Though, as we have seen[23], the feeling side is always kept in closest connection with those of knowledge and action, yet the fundamental importance of the emotional side is stated quite distinctly. The child is “living, loving and perceiving,” or “creating, feeling and thinking,” still:
“The cultivation of boyhood rests wholly on that of childhood; therefore activity and firmness of the will rest upon activity and firmness of the feelings and of the heart. Where the latter are lacking, the former will scarcely be attainable.”—E., p. 97.
This is put more strongly in connection with the child’s imitation of the music of the bell note, the “bim-baum” or “ding-dong” sung by the mother, while she swings the ball to and fro, which according to Froebel “serves the emotional side.”
“The children thus early and definitely point out that the centre, the real foundation, the starting-point of human development is the heart and the emotions, but the training to action and thought, the corporeal and mental, goes on constantly and inseparably by the side of it; and thought must form itself into action, and action resolve and clear itself in thought; but both have their roots in the emotional nature.”—P., p. 42.
Another point Froebel makes in this connection, is that feeling alone can awaken feeling, and that those who complain of want of feeling in their children have probably themselves to blame. Want of good feeling and the prevalence among boys of egotism, unfriendliness, etc., is explained as:
“clearly due not merely to the failure of arousing at an early period, and of subsequently cultivating in the child a feeling of common sympathy, but also to the early annihilation of this feeling between parents and children.”—E., p. 122.
The elders must show sympathy with the child’s thoughts and feelings, they must not rest content with caring for his bodily welfare. If the child fails to find sympathy, for example in connection with his interest in Nature, if he “fails to find the same feelings among adults who suppress his germinating inner life” then, says Froebel:
“a double effect follows, loss of respect for the elder and a recoil of the original anticipation.”—E., p. 164.

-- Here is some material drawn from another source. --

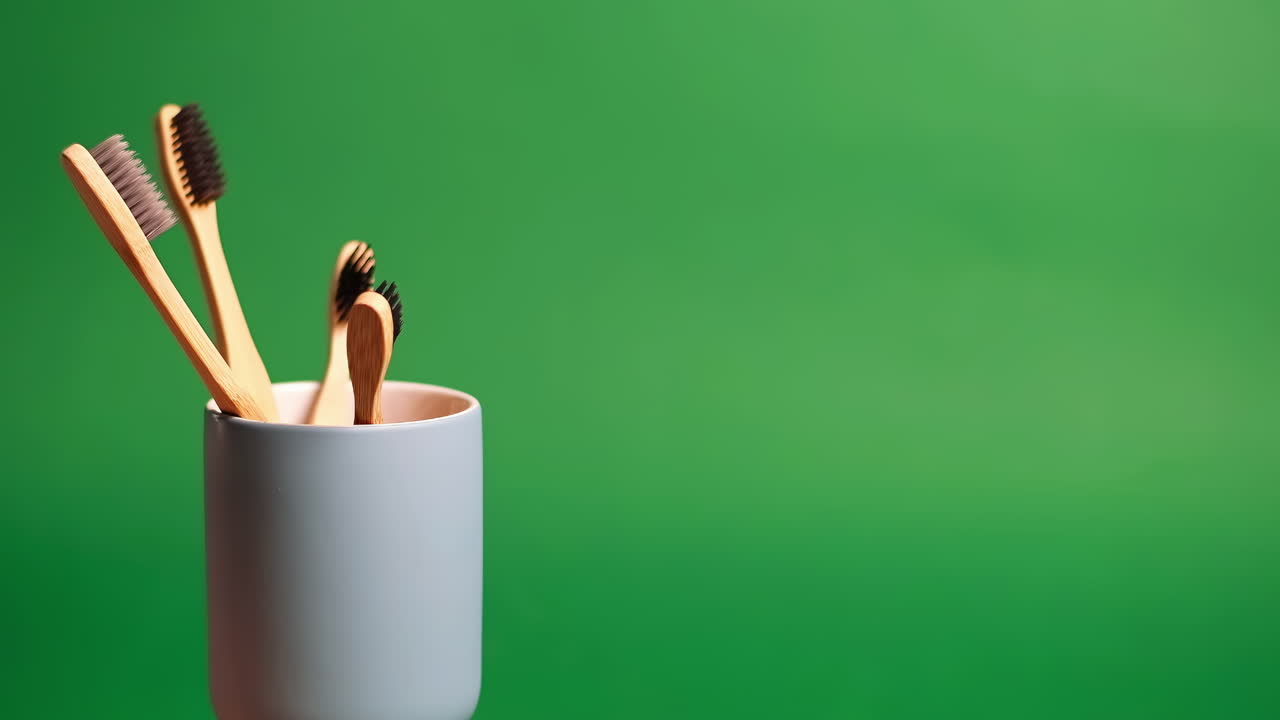 Bamboo toothbrush in a glass demonstrating with a green background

“Mothers and Fathers, is it not almost incredible how early the child appears to distinguish inner intellectual and loving gifts from outer bodily ones, or, rather, to be conscious of the heart and mind of the giver to feel the giving spirit? Who does not see this in the effect of a friendly glance, of a sympathizingly spoken word, of a tender care which often affords little more than sympathy and companionship?… It is a remarkable fact that the mere love for the outward person, the mere bodily care, does not satisfy him; indeed, the nobler the child is in his nature the less does he cling to the giving person. Through this consideration we have found and recognized what we sought, namely, that the respect and love—yea, the reverence—of children and youth are gained and secured to parents in proportion to what the latter are doing for the education of the mental life of the children.… If the lively appreciation of what has been done to cultivate his inner world fill the soul of a child, then will true love and gratitude towards parents, respect and veneration for age, germinate in the mind of a child.”—P., p. 111.
We have spoken in this chapter of what is popularly called the instinct of imitation, and we have seen that Froebel makes much of what he calls the instinct or impulse of activity (Thätigkeitstrieb), or the instinct for employment (Beschäftigungstrieb).